Tugas yang Diminta 1:
Jawab pertanyaan berikut berdasarkan artikel tentang asal mula kain batik:
(a) Bangsa mana yang diperkirakan pertama kali membatik?
(b) Alat apa yang dipakai untuk menindik bagian motif yang tertutup malam?
(c) Dari ungkapan apa nama kain batik berasal?
Tugas yang Diminta 2:
Kembalikan bagian artikel tentang asal mula kain batik yang dimulai dengan "Sejarah Asal Mula" dan diakhiri dengan "dengan materi kertas.". Salin persis tanpa mengubah apa pun.
==== Artikel
Sejarah Asal Mula Kain Batik Oleh : NUROCHMAN SUDIBYO YS.

Kapankah dimulainya orang membatik? Pertanyaan ini kerap kali muncul dikalangan orang-orang yang mencintai kain batik dan kaum muda penerus warisan leluhur. Di mulainya orang membatik diperkirakan pertama kalinya dilakukan oleh bangsa china yang memang dikenal memiliki materi malam yang berlimpah. Seni membatik tentu saja dimulai pada jaman produksi kain mori berlimpah, dan manusia mulai bosan menggenakan pakaian yang bermotif serta pewarnaan dalam bentuk yang sederhana dan kurang memiliki nilai artistik. Jadi seni membatik pastinya dimulai oleh para pelukis China yang bosan melukis dengan materi kertas. 

Karena lukisan di kain secara langsung hasilnya kurang halus, maka dicarilah cara lain untuk menghias kain tersebut dengan menggunakan tahapan membuat motif, memberi batas ruang pewarnaan dengan menorehkan malam cair, mencelupkan warna yang diinginkan dan kembali meleburkan malam yang masih menempel dengan cara merebus kain yang sudah terlindung oleh malam tadi dengan warna akhir yang diinginkan.
Karena yang awal membuat motifnya adalah pelukis tradisi di jamannya itu menuntut adanya kesempurnaan pada hasil penghiasan, serta pewarnaan dalam membuat kain maka lahirlah pewarnaan yang menggunakan tehnik menutup pada tempelan malam tersebut. Maka merekapun mulai memberi penanda khusus di bagian yang penting. Sebelum dilebur dalam pewarnaan dengan menggunakan jarum-jarum yang diikat pada kayu atau bambu sebagai alat penindik di bagian motif yang tertutup malam. Dengan begitu disaat proses perebusan menghancurkan malam penutup yang masih menempel. Hasilnya terjadi titik-titik yang menawan dan menambah keindahan dalam seni menghias kain ini. 


Seni hias kain ini kemudian dibawa beratus tahun lalu oleh para pedagang bangsa China ke tanah Jawa, Sumatra dan daerah kepulauan lainnya. Inilah yang kemudian awal berkembang kuatnya seni batik di Indonesia. Karena bangsa kita khususnya masyarakat pantai memiliki waktu yang cukup untuk mengembangkan kesenian ini maka berkembanglah kreatifitas ini secara naluri. Dengan modal muatan esensi seni lokalnya, kerajinan kaum perempuan yang kemudian dikenal sebagai seni membatik ini pun berlanjut menjadi seni yang dikagumi kaum bangsawan juga raja-raja di Jawa dan sekitarnya. Seni melukis di atas kain ini kemudian menjadi seni hias kain amba (lebar) dengan dibubuhi titik-titik yang dibuat dari canting dengan cara nyomplong. Kain amba dan hiasan bertitik-titik atau kain lebar berhias titik inilah kemudian dikenal dengan nama kain batik (Amba lan titik-titik). Demikian seni batik kemudian berkembang dan menunjukan ciri dan bentuk hiasanya masing-masing. Namun pembuatan titik-titik ini hanya dilakukan oleh para pengrajin batik tradisional atau dikenal sebagai batik tulis. Sedang batik cap, printing dan sablon membuat genre hias kain batik yang juga memiliki pasar khusus dan mampu memenuhi kebutuhan dalam jumlah besar dari pemesannya.
========
==== Catatan yang Diberikan
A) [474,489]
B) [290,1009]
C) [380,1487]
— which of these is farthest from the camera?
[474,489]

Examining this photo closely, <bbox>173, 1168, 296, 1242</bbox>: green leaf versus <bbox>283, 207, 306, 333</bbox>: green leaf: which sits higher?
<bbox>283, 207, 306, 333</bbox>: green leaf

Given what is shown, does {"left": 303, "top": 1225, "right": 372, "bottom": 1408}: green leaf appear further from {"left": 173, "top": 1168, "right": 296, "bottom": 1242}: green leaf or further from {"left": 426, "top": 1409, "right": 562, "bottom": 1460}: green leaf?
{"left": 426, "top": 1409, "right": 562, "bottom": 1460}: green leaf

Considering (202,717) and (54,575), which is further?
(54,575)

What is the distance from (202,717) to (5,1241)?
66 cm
========
Jawaban Benar 1:
(a) Bangsa China.
(b) Jarum-jarum yang diikat pada kayu atau bambu.
(c) Dari ungkapan "Amba lan titik-titik", yaitu kain lebar berhias titik.

Jawaban Benar 2:
Sejarah Asal Mula Kain Batik Oleh : NUROCHMAN SUDIBYO YS.

Kapankah dimulainya orang membatik? Pertanyaan ini kerap kali muncul dikalangan orang-orang yang mencintai kain batik dan kaum muda penerus warisan leluhur. Di mulainya orang membatik diperkirakan pertama kalinya dilakukan oleh bangsa china yang memang dikenal memiliki materi malam yang berlimpah. Seni membatik tentu saja dimulai pada jaman produksi kain mori berlimpah, dan manusia mulai bosan menggenakan pakaian yang bermotif serta pewarnaan dalam bentuk yang sederhana dan kurang memiliki nilai artistik. Jadi seni membatik pastinya dimulai oleh para pelukis China yang bosan melukis dengan materi kertas.